SEVEN-year-old Megan Pelly was lucky she still had her arm last week after a playground accident left her with no pulse in her left hand for about nine hours.
On May 7 at 1.45pm, Megan fell off the monkey bars at Ohakune Primary School.
"She loves climbing, so it was a huge shock to me," her mother, Jane Pelly, said. "She got brought in to me with her (left) arm hanging down, so we took her straight to the doctor, who said he thought she'd broken her arm."
The GP injected Megan with a painkiller and called an ambulance to take her to Wanganui.
But when the Taihape paramedic arrived from Waiouru at 3pm, he immediately recognised Megan's condition was more serious, she said.
"(He) felt Megan's hand and realised it didn't have a pulse and that it was going cold and blue."
As he was on his own and Megan could not be strapped in or driven over the Parapara, the St John driver called for a helicopter.
"With the blood not coming down, it was urgent she got to hospital as soon as possible," Mrs Pelly said.
By 5pm Megan was at Wanganui Hospital and was rushed into surgery at 5.50pm, beginning a seven-hour wait.
Wanganui Hospital general surgeon Gerhardus Bonnet said a fracture to the humerus bone above Megan's elbow had blocked her brachial artery, decreasing the blood flow to her lower arm.
On arrival her arm was cold and had no pulse and her core body temperature was less than 36 deg C, posing a further risk to the arm because her body could conserve energy by stopping blood flow to her outer limbs.
Orthopaedic surgeon Manjunath Basappa and general surgeon Atul Dhabuwala stabilised the fracture and extracted a vein from near the artery before Dr Bonnet was called in at 8pm to perform a vein graft.
The damage to the artery meant it had to be removed and replaced with a vein to prevent clots from forming on the damaged surface and blocking blood flow, he said.
The tissue ? including the harvested vein ? had been so traumatised that the vascular surgery had taken about three and a-half hours, he said.

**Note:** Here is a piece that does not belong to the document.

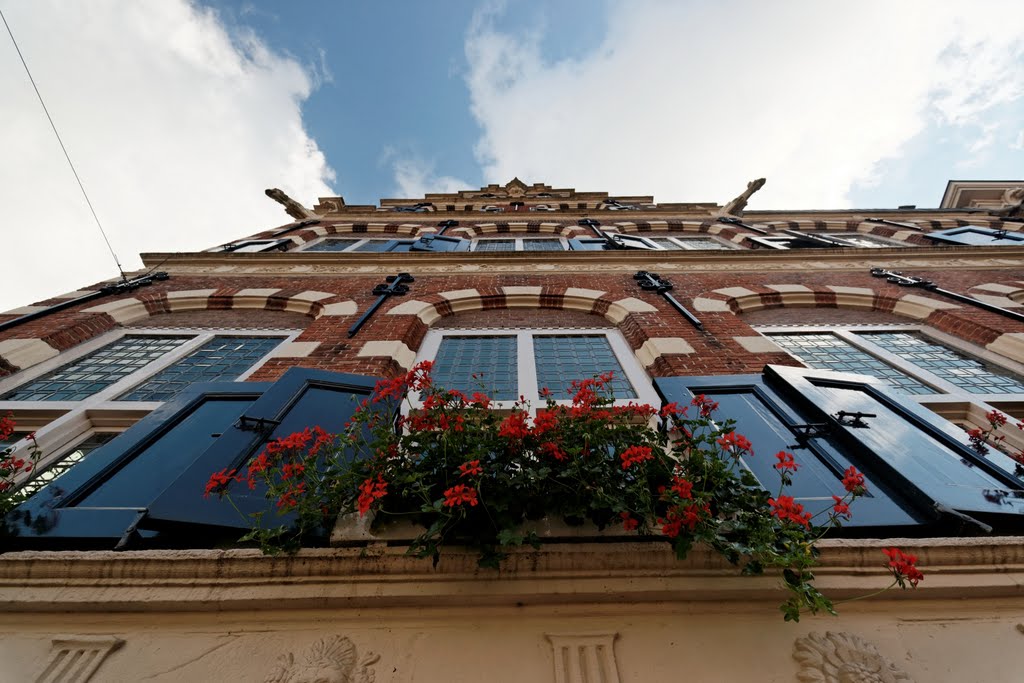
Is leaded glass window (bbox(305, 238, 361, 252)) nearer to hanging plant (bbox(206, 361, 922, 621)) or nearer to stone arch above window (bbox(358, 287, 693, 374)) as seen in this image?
stone arch above window (bbox(358, 287, 693, 374))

The surgeons had had to reverse the procedure and use a different part of the vein before the blood flow returned, he said.

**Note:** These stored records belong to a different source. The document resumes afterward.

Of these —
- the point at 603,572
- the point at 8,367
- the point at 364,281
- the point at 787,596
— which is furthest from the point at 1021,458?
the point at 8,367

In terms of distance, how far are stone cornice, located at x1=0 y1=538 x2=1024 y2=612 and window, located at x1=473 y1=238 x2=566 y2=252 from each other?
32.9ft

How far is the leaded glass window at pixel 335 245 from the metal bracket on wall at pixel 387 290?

"The main challenge was the size of the artery in a seven-year-old. It was very small ? about a millimetre and a half in diameter," Mr Bonnet said.
The surgeons were concerned that it had taken more than two hours to get Megan to hospital. Delays increased the risk of decreased blood flow to the arm and the potential for loss of the limb.
From the time the artery was blocked, it would have taken about 30 minutes for blood flow to cease. However, it seemed this had been kept going in Megan's case by the fine veins branching into the forearm, he said.
Although there had been a 20 percent risk of amputation, tests had so far shown the nerves of Megan's hand to be fully functional, Mr Bonnet said.
"It's still early days, but as far as we can ascertain at the moment everything is as it should be."
Home after five days in Wanganui Hospital, Megan was "happy" to be back, despite the burden of an extra-heavy arm with three pins in it.
The loss of her arm would have been "devastating" for the outdoor girl.
"She would have found a way to manage, but it would have been devastating," Mrs Pelly said.
Wanganui Hospital staff had been "very, very helpful'' and good to Megan, she said.
"We just want to thank the hospital ? they've given us back a daughter with two arms and that's just incredible to us."